─── ФРАГМЕНТ ТЕКСТА
Вступление. Слоновый год
Пятьсот семидесятый год по Р. X. был одинаково зловещим для обоих владык, в непримиримой вражде между собою разделявших тогдашний исторический мир. “Самодержец Ромеев”, Юстин II, в Византии и “Царь царей”, Хозрой Ануширван, в Ктезифоне получили оба в разной форме грозное предостережение.
Еще Юстин Старый и Юстиниан, возобновляя войну с персами, решили, для отвлечения неприятельских сил, воспользоваться далеким христианским царством в Эфиопии, или Абиссинии, с которым и завязали дипломатические сношения, отчасти при посредстве духовных лиц. Сношения эти привели к тому, что негус аксумский[1], предки которого издавна стремились распространять свою власть на противолежащий аравийский берег Красного моря, занял своими войсками юго-западный угол Аравийского полуострова и поставил там своего наместника, причем имелось в виду двинуться впоследствии далее, к северо-восточной Аравии, где признавалось верховенство персидского царя и находились его передовые отряды. К осуществлению этого плана в больших размерах приступил в помянутом году наместник Абиссинский Абраха, собравший огромное для тех мест и времен ополчение, со многими боевыми слонами, привезенными из Африки и составлявшими для аравитян невиданную диковину. Это войско должно было двинуться из Йемена через Хиджаз в город Ятриб и оттуда к персидской границе. В Византии знали об этом предприятии и многого от него ожидали. Но по дороге из Йемена к Персии нельзя было миновать знаменитого города Мекки, бывшего некоторым федеративным центром для большей части аравийских племен. Отворить ворота Мекки абиссинскому войску значило подвергнуть всю Аравию той участи, которая постигла ее юго-западные области, значило подчиниться чужой иноплеменной власти. Решиться на это нельзя было без боя, но попытки сопротивления в открытом поле не имели успеха: перевес организованной военной силы был на стороне абиссинцев, а главное – африканские слоны с непривычки наводили ужас на арабов и их коней. Впечатление было так глубоко, что пятьсот семидесятый год вошел в историю под названием слонового года. Владевшее Меккой племя корейшитов и их союзники заперлись в городе и готовились к отчаянной защите. Абиссинцы обложили священный город, но в первую же ночь в их стане проявилась страшная и неведомая болезнь, от которой большая часть людей погибла, а остальные в беспорядке бежали в Йемен, но почти все были перебиты по дороге бедуинами. Это положило конец не только дальнейшим предприятиям абиссинцев, но и самой их власти в южной Аравии и их союзу с Византией. Для греческого императора это было большое огорчение.
──────
Переведите на английский язык следующее предложение из фрагмента о слоновом годе: «Впечатление было так глубоко, что пятьсот семидесятый год вошел в историю под названием слонового года».
─── ПРИВЕДЕННЫЙ ПЕРЕЧЕНЬ
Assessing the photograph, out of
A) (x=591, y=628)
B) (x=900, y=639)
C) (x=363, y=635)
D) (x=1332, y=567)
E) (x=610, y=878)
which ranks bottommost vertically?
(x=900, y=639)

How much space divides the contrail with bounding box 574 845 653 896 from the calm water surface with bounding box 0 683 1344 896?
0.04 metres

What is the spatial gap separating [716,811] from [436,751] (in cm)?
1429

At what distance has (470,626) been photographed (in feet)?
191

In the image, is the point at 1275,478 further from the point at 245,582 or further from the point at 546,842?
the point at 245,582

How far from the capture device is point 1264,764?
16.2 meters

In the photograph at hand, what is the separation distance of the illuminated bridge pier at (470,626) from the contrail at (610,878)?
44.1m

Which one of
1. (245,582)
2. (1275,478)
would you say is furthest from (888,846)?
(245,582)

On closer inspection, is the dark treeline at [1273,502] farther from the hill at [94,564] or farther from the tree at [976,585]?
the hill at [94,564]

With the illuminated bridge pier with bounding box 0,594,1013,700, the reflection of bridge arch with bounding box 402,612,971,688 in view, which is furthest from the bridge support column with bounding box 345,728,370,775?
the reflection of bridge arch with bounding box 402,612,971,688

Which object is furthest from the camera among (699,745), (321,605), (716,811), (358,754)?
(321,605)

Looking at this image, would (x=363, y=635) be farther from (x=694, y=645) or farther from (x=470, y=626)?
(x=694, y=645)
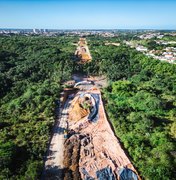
──────
• **ОТВЕТ**
The impression was so deep that the year 570 went down in history under the name of the Year of the Elephant.